Ich möchte euch einen Blick in meinen Kopf riskieren lassen. Es sei jedoch gesagt, dass es auch ein Blick in die Vergangenheit ist.

Meine Ohren werden von den Innenschenkeln ihrer Beine gewärmt, während meine Lippen ihren Körper berühren. Sie schlägt die Augen auf und ein leises Stöhnen schwebt durch den Raum. Ich schlage meine Augen nieder. Mein Kopf ist leer. Ich schlafe mit ihr. Unsere nackten Körper liegen aufeinander. Die dünnen Schweißfilme vermischen sich. Das Licht flackert im halb dunkel. Ich stehe neben mir. Schaue mir selbst zu. Und fühle nichts. Der sanfte Rhythmus unserer Lungen verbindet sich. Meine Augen fallen zu. Schwärze umgibt mich. Ich blinzle, doch die Schwärze verfliegt nicht. Ich weiß nicht ob ich blinzle. Auf dem Nachttisch liegen Geldscheine in der fremden Währung. Stille Zeugen einer Nacht ohne Liebe.

Meine Schwester war schon lange vor mir in der Fremde angekommen. Ich sah ihren leblosen Körper am Straßenrand nach einer weiteren Explosion.
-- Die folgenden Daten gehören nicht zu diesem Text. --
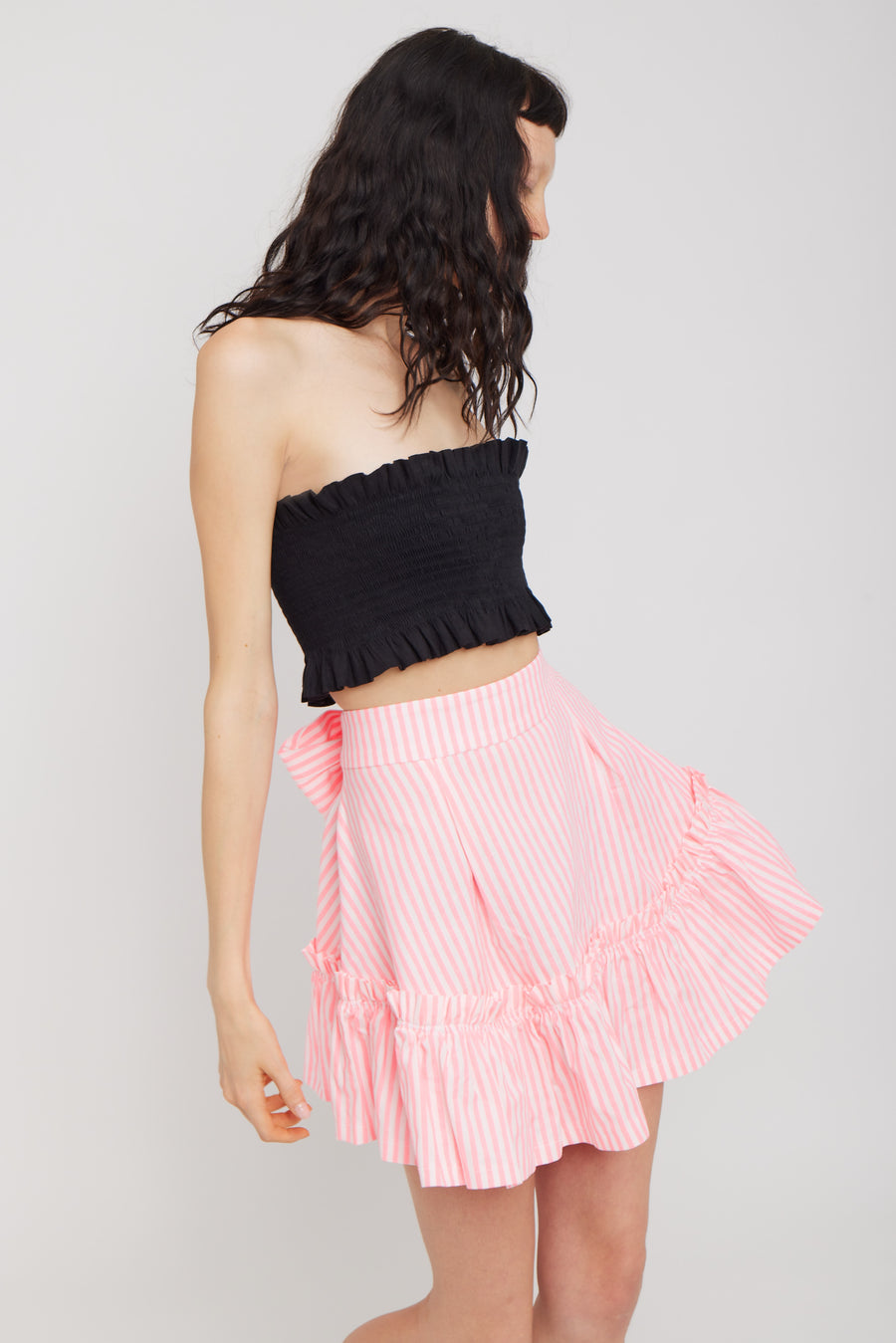 Quinoa Skirt, view 3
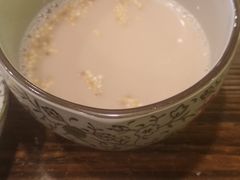 -格日勒阿妈蒙古厨房(大召店)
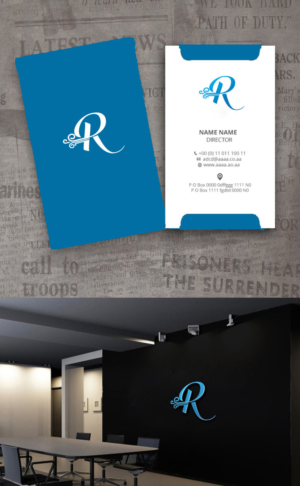 Logo-Design von zebronicgraphic für dieses Projekt | Design: #18247169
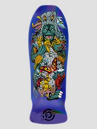 Santa Cruz X Godzilla Kaiju Roskopp 10.125″ Skateboard deck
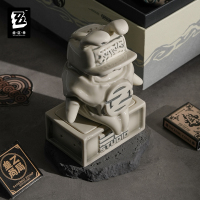 Bangboo Ceramic Incense Burner Collector's Gift Box (邦我发财系列) (4)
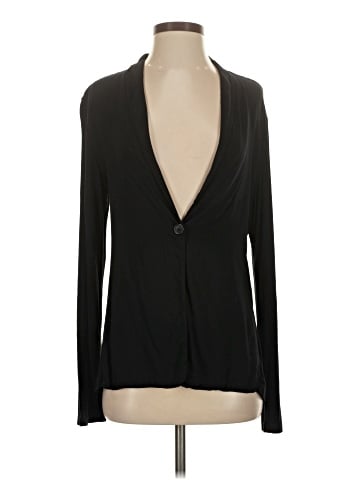 Jigsaw Long Sleeve Blouse (view 1)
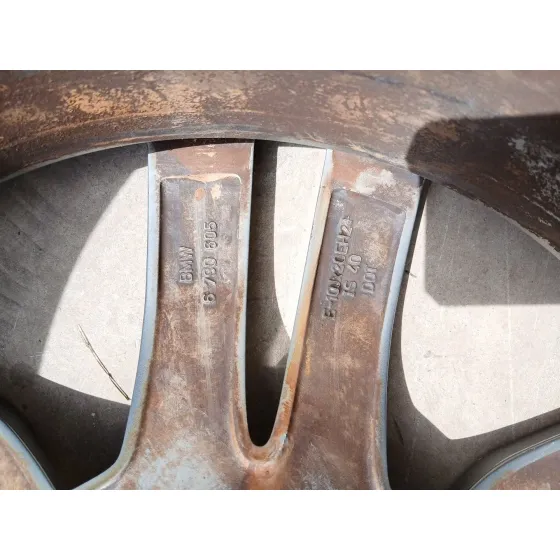Llanta para Bmw X6 (E71, E72)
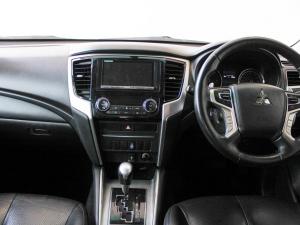 Mitsubishi Triton 2.4DI-D double cab 4x4 Xtreme - Image 18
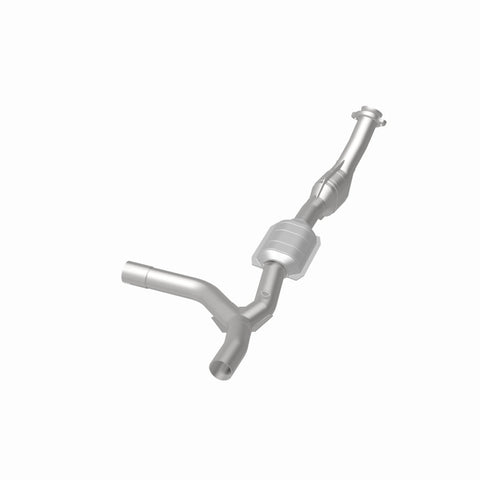 MagnaFlow Conv DF 97-98 E150/E250 4.2L PS - 93322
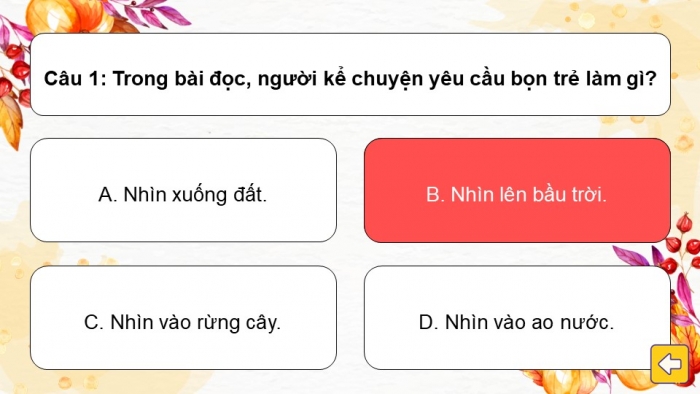 Giáo án PPT dạy thêm Tiếng Việt 5 cánh diều Bài 3: Bầu trời mùa thu, Quy tắc viết tên riêng nước ngoài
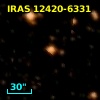 IRAS 12420-6331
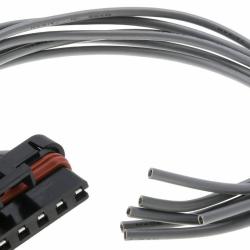 WELLS VEHICLE ELECTRONICS 1P3861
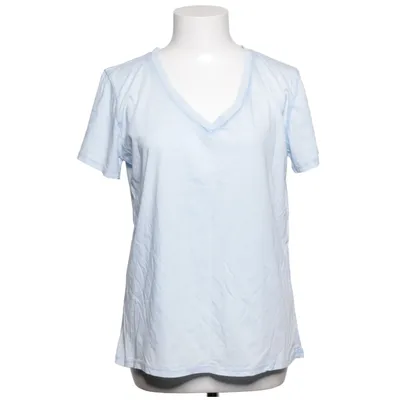 T-shirt (Blå) från Made in italy Bomull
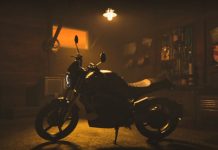 Super Soco Rilis Teaser Motor Listrik Baru Bisa Menjelajah Hampir 200KM Super Soco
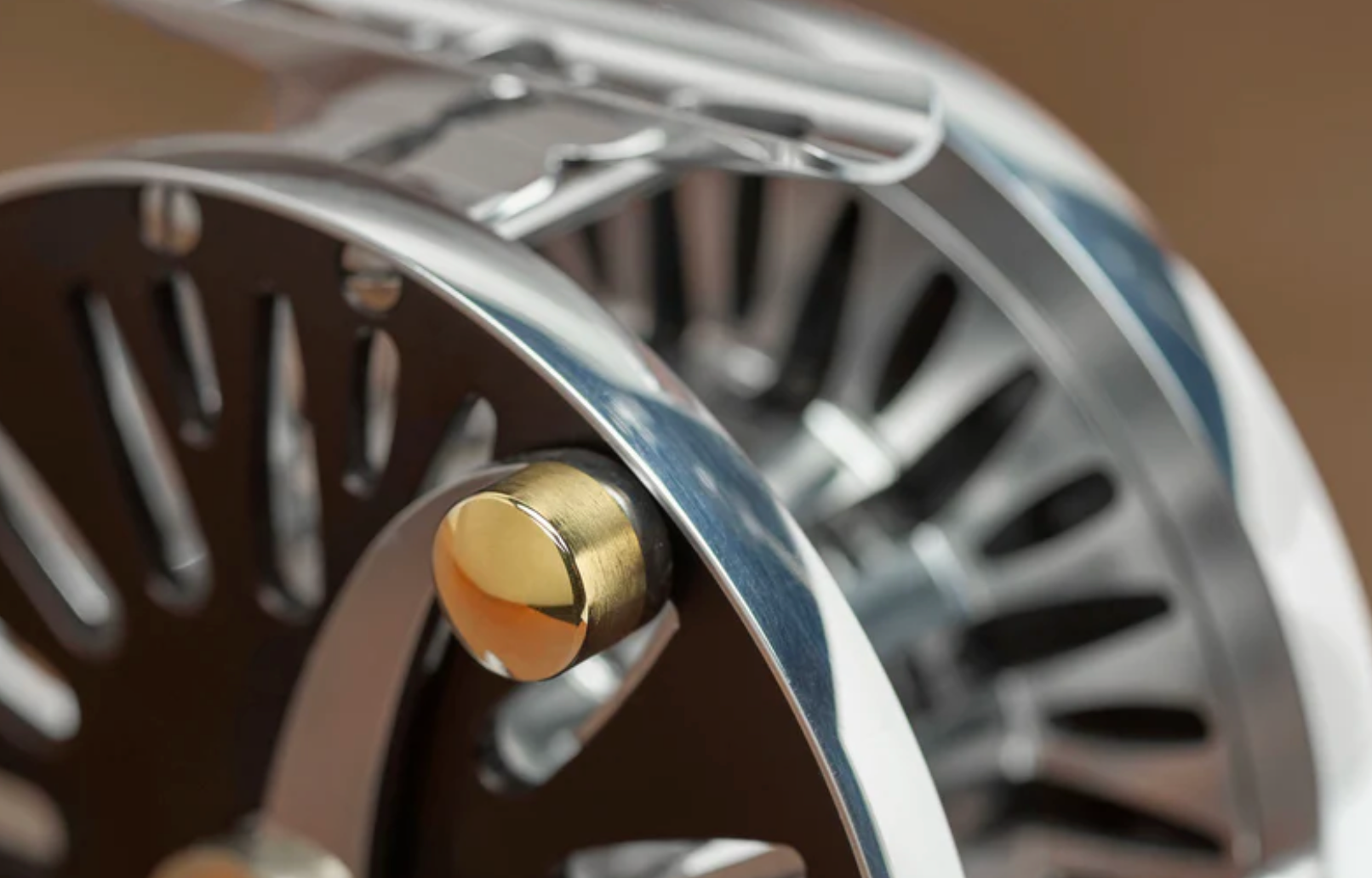 frodinflies Daisy Fly reels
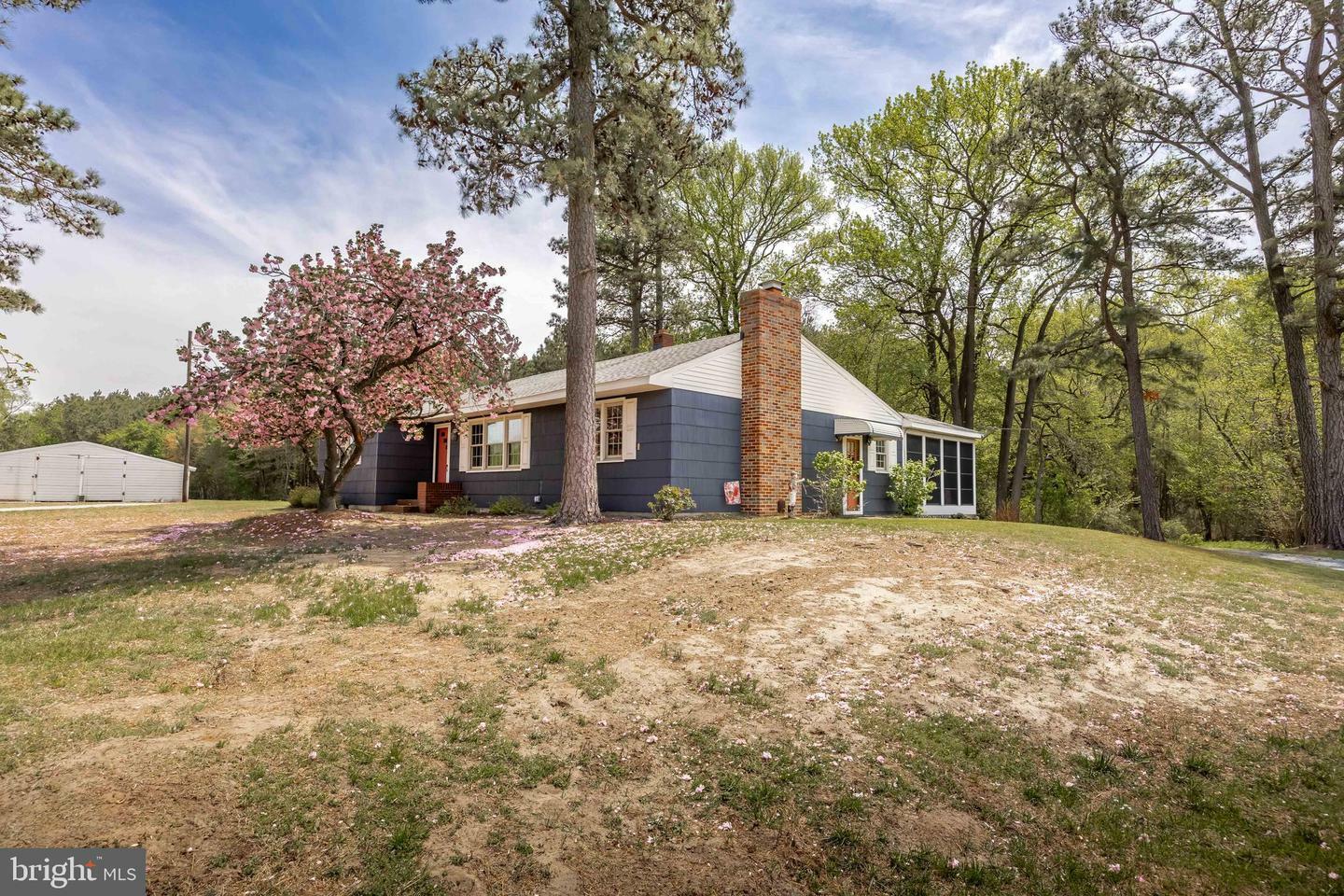 Property Photo: 36479 Purnell Crossing Road MD 21874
Ich sah sie in den Armen weinender Mütter, die auf dem Feld von den Kampfflugzeugen heimgesucht wurden. Wohin ich meine Waffe auch richtete, der Lauf zielte auf den Körper meiner Schwester.

Im Zimmer einer Hure stand ich am Fenster und betrachtete die Straße. Soldaten zogen hindurch. Schüsse fielen. Meine Schwester sank getroffen zu Boden. Die Hure trat neben mich.

„Mina“, flüsterte sie in mein Ohr. „Das Mädchen dort heißt Mina. Ich kannte sie, seit dem Tag ihrer Geburt. Es ist nicht deine Schwester, Fremder. Es ist die Schwester eines anderen. Die Schwester deines Feindes. Aber es ist auch deine Schwester, Fremder. Verstehst du? Du bist auch der Feind. Deine Schwester war schon tot bevor sie in London starb. Mina ist auch deine Schwester.“

Das Glühen verschwand mit dem Licht in den Augen von Mina. Ausgehaucht vom Flüstern einer Hure, deren Name ich nicht kannte. Ich legte die Waffe nieder. Vorerst.

Für mich sind sie bereits tot. Denn ich fühle mich, als würde ich etwas sterben sehen.